FRANCIACORTA, Italy--Monte Rossa means Red Mountain, more or less, It's actually an estate that belonged Rossa family, a hilltop property topped by a tiny church. Today, Monte Rossa is one of the top wineries that make Italy's most prestigious sparkling wine, Franciacorta. It's run by Emanuele Rabotti, a cheery, hospitable gent with a curious mind and an artistic bent who had invited our delegation of wine writers and sommeliers to taste his top cuvées.

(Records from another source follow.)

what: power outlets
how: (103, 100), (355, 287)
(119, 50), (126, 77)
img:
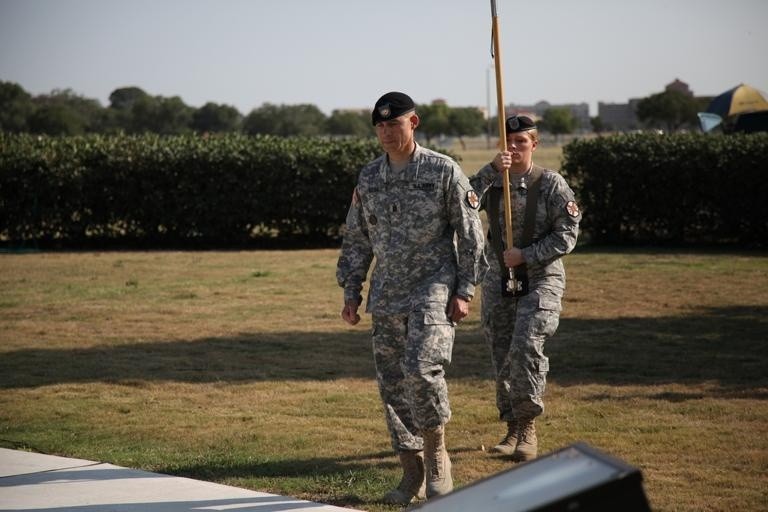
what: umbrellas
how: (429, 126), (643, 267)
(708, 82), (768, 116)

Not one to leave his guests hungry, the visit included a light lunch, for which Rabotti called in Franciacorta's best freelance catering chef, 37-year-old Francesca Marsetti. (She's one of two women on the Italian national team that will compete in the International Culinary Olympics in Erfurt, Germany, this October, by the way; over 1,000 chefs representing 33 countries will compete.) In the upstairs kitchen, Chef Marsetti had set out fresh burrata along with a variety of cold cuts. She tossed together curlicue Vesuvio pasta with sautéed scallops, shellfish stock, asparagus, olive oil and a splash of Monte Rossa cuée brut. For dessert she brought forth an apple cake with homemade meringue gelato.
Ah, yes, the Cabochon. (In gemology, it's a stone that's polished, not cut.) An anniversary cuvée, first released in 1990 to celebrate Monte Rossa's 20th anniversary with an embossed silver label. A young Emanuele Rabotti flew to Hollywood to present the first bottle personally to Frank Sinatra. "When my parents bought this property, it was a farm, and they raised cattle," he recalled. "But they were friends with the Berlucchi family, who believed there was a future here in sparkling wine, and they convinced my mother she should make wine, too." Today Monte Rossa has 85 acres of vineyards on the morainic soils of Franciacorta and produces half a million bottles of sparkling wine a year. And not a single cow.
Our visit to Franciacorta was hosted by the association of wine producers known as the Consorzio per la tutela del Franciacorta. Many thanks indeed!